I clearly wasn’t busy. Might as well do nothing on an island.
2. PHL
I’d heard Philadelphia was beautiful. With a 5 AM flight, I took that on faith. Donatello’s travel agent must have sniffed out my insomnia, or a discount for vampires. I sped past American history by train, noting that somewhere beyond the glass sat a cracked bell. Unless they’d replaced it with a CVS. You know how developers are.
I found Philadelphia International Airport less beautiful. Not hideous, but sterile like all functional airports. Good. Proper flight’s dry work. Airports with charm should, by and large, be avoided. Their flights had higher chances of ending in the water. Diving’s much more fun at twenty feet than twenty thousand.
I’ve heard that one. I think crashing’s the problem.
I imagined that plunge with a smile. We still hadn’t boarded an hour after departure time, per Frontier Airlines tradition. More idealistic passengers grew antsy. I chewed a protein bar, and imagined the Luke Cage powers the non-meal would grant. I could survive a Boeing special. Assuming I ever got on a plane.
Two Barebells later, the flight was formally delayed. Passenger chatter picked up an edge. I ran out of Barebells. Either curiosity or Maltitol withdrawal set in, and I paid the agitated chatter more attention.

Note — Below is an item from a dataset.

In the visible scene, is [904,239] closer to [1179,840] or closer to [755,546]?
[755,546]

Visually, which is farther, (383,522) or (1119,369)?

“I need that margarita,” noted a spiritual Jimmy Buffet. He was dressed for the part. “There’s a tall one waiting for me in Punta Cana.” His kids, twelve-ish, agreed. Maybe they had margaritas waiting too.
“Can you believe they’d do this?” said half a pair of Disney tank tops. Her mood didn’t look very magical. “Can you believe they’d do this?!” she repeated more loudly. Murmers of assent. She gradually drew a crowd of agitants, while her boyfriend adopted a vizier role. I was witnessing a society’s birth.
And enjoying it. People-watching, like Warhammer, thrives off its environment. I’ve abused that metaphor before, and I’ll use it again. Wargames, like high school, make a fantastic lens for life’s highs and lows. That’s why we mostly play them in high school. Or forever.
Six frantic travel agent texts told me to stay put. As if I’d leave before the punchline.
Deferred passengers formed lines, which devolved into clans. Frontier reps faced siege from a thousand ravenous, hideously sober enemies. Making the next bit of news even less welcome.
“The 5 AM to Punta Cana has been cancelled.”